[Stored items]
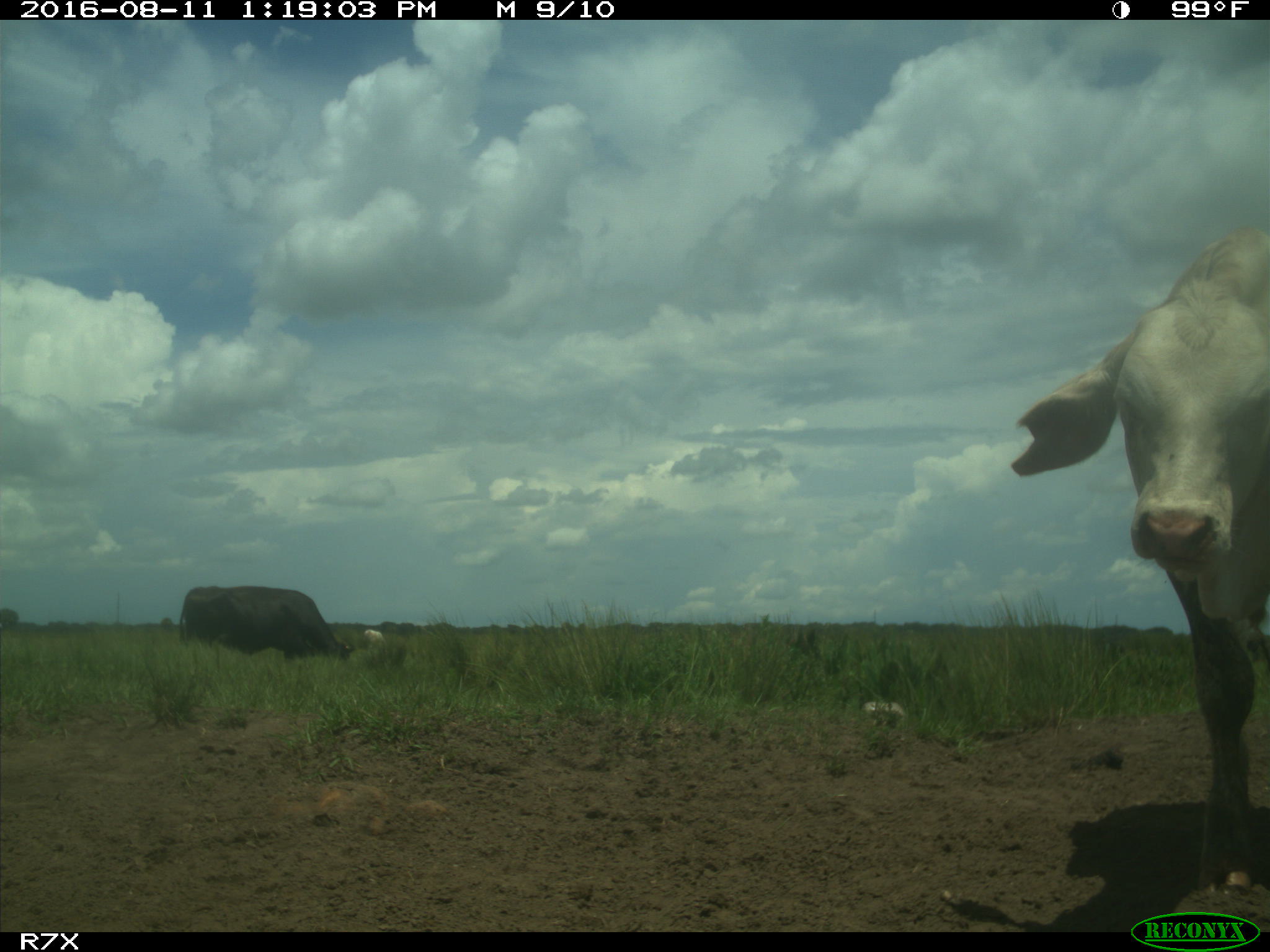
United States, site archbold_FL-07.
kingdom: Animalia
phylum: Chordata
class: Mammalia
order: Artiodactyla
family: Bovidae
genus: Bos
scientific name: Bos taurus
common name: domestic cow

● **Exercise**
Output only the lines from the one with "order: Artiodactyla" through the last line of the entries above; please keep them exact.

● **Answer section**
order: Artiodactyla
family: Bovidae
genus: Bos
scientific name: Bos taurus
common name: domestic cow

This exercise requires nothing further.